What is needed » Starting at the line that contains "Within the image", restate each line word for word through the final line of the data, keeping both ends.

Input data »
============================================================

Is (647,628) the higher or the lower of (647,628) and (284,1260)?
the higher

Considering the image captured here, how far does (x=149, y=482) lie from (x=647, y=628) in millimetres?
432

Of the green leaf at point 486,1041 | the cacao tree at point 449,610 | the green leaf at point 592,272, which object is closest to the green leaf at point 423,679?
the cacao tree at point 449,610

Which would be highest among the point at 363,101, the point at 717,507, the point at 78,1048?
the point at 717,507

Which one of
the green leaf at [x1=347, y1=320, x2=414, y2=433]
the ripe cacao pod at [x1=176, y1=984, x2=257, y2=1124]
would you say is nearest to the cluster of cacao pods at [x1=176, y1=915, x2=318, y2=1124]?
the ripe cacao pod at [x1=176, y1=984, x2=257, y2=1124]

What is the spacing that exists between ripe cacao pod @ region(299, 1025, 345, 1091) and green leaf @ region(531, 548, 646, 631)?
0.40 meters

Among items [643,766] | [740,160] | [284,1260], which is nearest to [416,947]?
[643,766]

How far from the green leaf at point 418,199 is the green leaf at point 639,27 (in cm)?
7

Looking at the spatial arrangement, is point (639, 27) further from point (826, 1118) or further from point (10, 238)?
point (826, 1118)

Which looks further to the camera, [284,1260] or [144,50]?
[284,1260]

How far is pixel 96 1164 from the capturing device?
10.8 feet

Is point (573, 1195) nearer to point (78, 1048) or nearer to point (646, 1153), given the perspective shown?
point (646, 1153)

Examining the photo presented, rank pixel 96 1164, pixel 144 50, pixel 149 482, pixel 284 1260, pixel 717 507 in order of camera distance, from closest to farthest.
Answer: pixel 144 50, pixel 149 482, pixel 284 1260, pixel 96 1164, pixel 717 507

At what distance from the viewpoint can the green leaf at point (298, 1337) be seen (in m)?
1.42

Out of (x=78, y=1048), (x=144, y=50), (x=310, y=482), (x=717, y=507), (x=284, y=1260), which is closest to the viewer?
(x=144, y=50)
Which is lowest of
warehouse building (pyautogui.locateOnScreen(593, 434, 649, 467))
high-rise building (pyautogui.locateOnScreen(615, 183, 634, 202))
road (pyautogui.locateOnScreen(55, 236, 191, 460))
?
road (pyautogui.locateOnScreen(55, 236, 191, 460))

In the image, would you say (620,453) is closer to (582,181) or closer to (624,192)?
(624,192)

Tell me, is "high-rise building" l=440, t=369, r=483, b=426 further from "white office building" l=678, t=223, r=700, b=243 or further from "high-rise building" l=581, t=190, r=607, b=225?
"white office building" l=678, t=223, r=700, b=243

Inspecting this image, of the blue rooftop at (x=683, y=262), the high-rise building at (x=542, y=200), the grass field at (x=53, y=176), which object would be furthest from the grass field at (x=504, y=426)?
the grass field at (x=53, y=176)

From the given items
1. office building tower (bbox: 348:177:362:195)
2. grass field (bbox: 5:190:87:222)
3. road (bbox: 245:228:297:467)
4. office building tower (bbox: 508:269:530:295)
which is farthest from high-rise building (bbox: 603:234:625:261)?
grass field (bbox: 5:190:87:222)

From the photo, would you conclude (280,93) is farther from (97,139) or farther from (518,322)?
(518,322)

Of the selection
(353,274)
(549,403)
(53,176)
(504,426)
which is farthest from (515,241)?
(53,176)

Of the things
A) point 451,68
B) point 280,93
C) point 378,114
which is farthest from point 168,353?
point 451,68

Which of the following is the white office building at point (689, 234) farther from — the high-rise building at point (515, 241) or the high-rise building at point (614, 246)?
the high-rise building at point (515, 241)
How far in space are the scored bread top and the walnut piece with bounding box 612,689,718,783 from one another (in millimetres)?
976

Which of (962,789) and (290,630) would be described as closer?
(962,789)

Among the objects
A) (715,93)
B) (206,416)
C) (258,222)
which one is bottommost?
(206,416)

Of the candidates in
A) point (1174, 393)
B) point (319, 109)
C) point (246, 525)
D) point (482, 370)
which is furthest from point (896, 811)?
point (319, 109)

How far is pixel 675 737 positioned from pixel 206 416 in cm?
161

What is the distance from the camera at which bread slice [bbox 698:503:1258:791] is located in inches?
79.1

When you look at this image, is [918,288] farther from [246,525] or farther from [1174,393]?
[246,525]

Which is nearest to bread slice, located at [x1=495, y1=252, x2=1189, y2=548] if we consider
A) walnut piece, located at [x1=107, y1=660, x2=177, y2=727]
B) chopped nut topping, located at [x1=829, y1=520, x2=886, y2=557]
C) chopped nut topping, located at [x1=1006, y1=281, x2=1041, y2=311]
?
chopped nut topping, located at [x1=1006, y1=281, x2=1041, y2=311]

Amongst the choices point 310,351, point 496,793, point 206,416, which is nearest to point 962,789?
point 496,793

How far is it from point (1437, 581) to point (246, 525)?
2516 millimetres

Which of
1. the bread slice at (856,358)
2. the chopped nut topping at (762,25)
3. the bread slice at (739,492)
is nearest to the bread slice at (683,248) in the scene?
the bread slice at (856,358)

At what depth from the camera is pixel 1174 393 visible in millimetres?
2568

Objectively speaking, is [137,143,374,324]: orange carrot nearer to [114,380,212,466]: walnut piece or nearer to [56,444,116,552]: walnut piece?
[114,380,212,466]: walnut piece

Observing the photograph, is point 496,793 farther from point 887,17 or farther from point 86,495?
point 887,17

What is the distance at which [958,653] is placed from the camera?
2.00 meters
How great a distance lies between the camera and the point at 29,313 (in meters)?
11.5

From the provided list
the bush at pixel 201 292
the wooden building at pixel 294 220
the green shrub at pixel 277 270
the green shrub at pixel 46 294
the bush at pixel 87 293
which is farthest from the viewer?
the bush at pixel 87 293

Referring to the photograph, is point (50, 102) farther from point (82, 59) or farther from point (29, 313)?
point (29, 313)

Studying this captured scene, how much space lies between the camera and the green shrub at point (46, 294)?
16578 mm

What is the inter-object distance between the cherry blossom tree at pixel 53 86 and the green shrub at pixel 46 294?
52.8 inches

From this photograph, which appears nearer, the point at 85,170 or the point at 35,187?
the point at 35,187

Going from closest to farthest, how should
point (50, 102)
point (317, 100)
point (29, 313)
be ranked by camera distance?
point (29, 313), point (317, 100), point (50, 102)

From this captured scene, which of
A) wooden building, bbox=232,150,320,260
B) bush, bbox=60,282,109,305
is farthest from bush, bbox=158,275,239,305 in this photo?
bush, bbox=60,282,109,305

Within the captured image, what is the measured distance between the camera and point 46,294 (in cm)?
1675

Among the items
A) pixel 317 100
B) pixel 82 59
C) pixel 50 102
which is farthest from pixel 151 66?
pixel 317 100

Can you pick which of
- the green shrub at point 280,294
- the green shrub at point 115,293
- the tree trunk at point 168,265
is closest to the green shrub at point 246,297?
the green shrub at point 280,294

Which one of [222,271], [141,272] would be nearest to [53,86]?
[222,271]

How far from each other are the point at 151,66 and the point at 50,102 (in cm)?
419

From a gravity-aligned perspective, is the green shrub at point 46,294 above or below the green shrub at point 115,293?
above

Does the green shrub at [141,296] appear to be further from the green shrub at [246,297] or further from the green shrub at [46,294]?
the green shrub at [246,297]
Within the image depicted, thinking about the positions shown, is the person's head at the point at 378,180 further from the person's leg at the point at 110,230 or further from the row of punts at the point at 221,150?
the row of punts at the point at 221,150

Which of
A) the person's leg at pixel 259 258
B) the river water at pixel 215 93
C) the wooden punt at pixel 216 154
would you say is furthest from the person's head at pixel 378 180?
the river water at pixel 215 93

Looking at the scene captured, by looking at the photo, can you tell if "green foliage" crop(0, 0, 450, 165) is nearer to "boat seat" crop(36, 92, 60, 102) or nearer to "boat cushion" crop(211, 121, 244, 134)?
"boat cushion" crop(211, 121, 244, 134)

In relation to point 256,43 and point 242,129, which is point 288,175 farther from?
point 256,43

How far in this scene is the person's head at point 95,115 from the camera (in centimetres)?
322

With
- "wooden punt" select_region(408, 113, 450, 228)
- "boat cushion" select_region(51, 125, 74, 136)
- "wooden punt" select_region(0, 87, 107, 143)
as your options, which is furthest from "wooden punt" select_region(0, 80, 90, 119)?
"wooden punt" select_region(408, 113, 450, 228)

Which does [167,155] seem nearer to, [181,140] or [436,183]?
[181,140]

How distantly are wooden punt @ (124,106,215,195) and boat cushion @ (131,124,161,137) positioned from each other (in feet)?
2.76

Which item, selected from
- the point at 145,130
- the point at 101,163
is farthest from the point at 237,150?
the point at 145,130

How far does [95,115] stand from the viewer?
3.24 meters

============================================================

Correct result »
Within the image depicted, thinking about the positions shown, is the person's head at the point at 378,180 further from the person's leg at the point at 110,230 or further from the row of punts at the point at 221,150?
the row of punts at the point at 221,150

Which of
A) the person's leg at pixel 259 258
B) the river water at pixel 215 93
C) the wooden punt at pixel 216 154
would you say is furthest from the person's head at pixel 378 180?
the river water at pixel 215 93

Looking at the scene captured, by looking at the photo, can you tell if "green foliage" crop(0, 0, 450, 165) is nearer to "boat seat" crop(36, 92, 60, 102) or nearer to "boat cushion" crop(211, 121, 244, 134)?
"boat cushion" crop(211, 121, 244, 134)

In relation to point 256,43 and point 242,129, which is point 288,175 farther from?
point 256,43

How far in this scene is the person's head at point 95,115 from the camera (in centimetres)?
322

With
- "wooden punt" select_region(408, 113, 450, 228)
- "boat cushion" select_region(51, 125, 74, 136)
- "wooden punt" select_region(0, 87, 107, 143)
as your options, which is furthest from "wooden punt" select_region(0, 80, 90, 119)?
"wooden punt" select_region(408, 113, 450, 228)

Which does [167,155] seem nearer to, [181,140] or [436,183]?
[181,140]

How distantly are wooden punt @ (124,106,215,195) and boat cushion @ (131,124,161,137) positioned from each other (in feet)?
2.76

Which item, selected from
- the point at 145,130
- the point at 101,163
is farthest from the point at 237,150?
the point at 145,130

How far does [95,115] stand from the viewer?
3.24 meters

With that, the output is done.